HOW MUCH CAN A SIN gle inventor change your life? Utterly, according to the experience of at least one person at the National Inventors Hall of Fame’s induction ceremonies this year, on May 13 and 14. The 2005 inductees included C. Donald Bateman, for his groundproximity warning system, which has made aircraft landings far easier than before and saved countless lives; Robert Gundlach, for being the lead inventor who took xerography from an almost completely impracticable idea to an everyday necessity; Dr. Leo Henry K. Sternbach, for his invention of Librium and Valium; Les Paul, for the solid-body electric guitar, which ultimately gave birth to rock ’n’ roll and thus a new cultural world; and Dean Kamen, best known for the Segway personal transporter but inducted for his AutoSyringe, which has transformed treatment for many diabetics. Kamen’s most dramatic invention may be neither of those. It’s his iBOT, a kind of seated Segway on four wheels, which can climb up and down stairs. With that remarkable capability, it has the potential to make wheelchair-access limitations virtually nonexistent for many thousands.
Yet the most dramatic story of a life’s being changed was the one told when Sir Alec Jeffreys, who created genetic fingerprinting, was inducted. Jeffreys was unable to attend; in his place stood Kirk Bloodsworth—the first person to serve time on death row and be freed by DNA evidence. Bloodsworth was convicted in 1985 of the rape and murder of a nine-year-old girl outside Baltimore. He spent almost nine years in prison, two of them under a death sentence. While incarcerated, he read a book that told how a murderer in England had been caught through the use of Alec Jeffreys’s brand-new technology. Bloodsworth figured that if such a thing could convict a guilty man, it could clear an innocent one, and he spent years fighting to have that happen before he was ultimately completely vindicated. He said at the ceremony in Akron: “I literally owe my life to Sir Alec’s work. If not for him, more than 100 other innocent people would still be spending years in prison for crimes they did not commit. … He is not only my friend, he is my savior.”

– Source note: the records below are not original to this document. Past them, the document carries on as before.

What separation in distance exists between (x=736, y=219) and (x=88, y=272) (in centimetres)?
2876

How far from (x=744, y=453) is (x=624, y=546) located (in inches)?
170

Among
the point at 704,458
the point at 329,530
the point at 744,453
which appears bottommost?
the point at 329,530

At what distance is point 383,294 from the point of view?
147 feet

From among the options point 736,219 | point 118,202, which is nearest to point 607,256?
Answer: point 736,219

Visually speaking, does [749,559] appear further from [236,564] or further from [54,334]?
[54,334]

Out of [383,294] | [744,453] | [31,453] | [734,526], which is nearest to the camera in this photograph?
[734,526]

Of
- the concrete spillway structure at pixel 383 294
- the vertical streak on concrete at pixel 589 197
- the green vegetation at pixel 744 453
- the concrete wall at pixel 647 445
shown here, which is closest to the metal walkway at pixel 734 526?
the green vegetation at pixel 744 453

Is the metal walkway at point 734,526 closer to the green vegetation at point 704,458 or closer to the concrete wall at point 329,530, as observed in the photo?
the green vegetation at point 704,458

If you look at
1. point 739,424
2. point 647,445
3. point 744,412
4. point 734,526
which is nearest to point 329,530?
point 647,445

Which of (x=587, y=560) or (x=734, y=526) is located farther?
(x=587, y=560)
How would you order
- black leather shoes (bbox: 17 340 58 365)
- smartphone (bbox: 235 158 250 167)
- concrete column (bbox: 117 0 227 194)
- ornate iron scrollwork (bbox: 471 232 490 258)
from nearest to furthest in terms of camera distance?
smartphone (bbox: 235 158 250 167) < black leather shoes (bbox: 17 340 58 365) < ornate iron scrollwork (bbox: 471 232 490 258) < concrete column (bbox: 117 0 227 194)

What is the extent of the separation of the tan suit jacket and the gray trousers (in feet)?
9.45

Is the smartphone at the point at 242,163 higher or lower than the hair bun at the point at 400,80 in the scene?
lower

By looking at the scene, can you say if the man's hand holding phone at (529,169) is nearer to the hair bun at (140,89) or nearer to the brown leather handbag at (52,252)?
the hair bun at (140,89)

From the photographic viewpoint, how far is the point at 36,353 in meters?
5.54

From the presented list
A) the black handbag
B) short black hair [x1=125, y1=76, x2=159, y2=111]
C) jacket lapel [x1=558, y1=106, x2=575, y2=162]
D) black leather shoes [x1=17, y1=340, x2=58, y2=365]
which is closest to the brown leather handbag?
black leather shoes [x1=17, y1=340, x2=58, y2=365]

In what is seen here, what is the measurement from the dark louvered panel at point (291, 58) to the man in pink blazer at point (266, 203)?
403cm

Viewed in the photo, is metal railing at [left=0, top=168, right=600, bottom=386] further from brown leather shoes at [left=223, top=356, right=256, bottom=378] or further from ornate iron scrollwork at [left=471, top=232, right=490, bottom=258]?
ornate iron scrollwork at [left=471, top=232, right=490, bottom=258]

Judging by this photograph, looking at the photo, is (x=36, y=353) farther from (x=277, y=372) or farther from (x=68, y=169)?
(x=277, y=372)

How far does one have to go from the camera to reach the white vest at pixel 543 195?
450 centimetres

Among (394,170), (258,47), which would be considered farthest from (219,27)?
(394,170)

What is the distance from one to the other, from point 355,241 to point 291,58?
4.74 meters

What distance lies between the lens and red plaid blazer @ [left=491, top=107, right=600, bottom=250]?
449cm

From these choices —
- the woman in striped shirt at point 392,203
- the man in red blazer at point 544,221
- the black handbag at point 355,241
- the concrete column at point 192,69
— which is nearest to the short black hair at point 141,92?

Those were the living inventors. Eight deceased ones also became part of the Hall of Fame: Matthias Baldwin, for his pioneering inventions in early railroading; Clarence Birdseye, for his method of flash-freezing food and, by extension, for engendering the whole frozen food industry; Leopold Godowsky, Jr., and Leopold Mannes, for Kodachrome, the first successful color film; Garrett Augustus Morgan, for a safety hood that was a forerunner of the modern gas mask and the first three-way traffic signal, impressive accomplishments for anyone but astounding for an African-American almost a century ago; Jacob Rabinow, for breakthroughs that established the field of optical character recognition; Glenn T. Seaborg, for work in nuclear chemistry; and Selman Waksman, for early antibiotics, including streptomycin, the first drug effective against tuberculosis. Waksman even invented the word antibiotic itself; his latest legacy may be that the world now barely even remembers all the suffering and death from tuberculosis alone that disappeared because of his revolutionary work. Lifechanging indeed.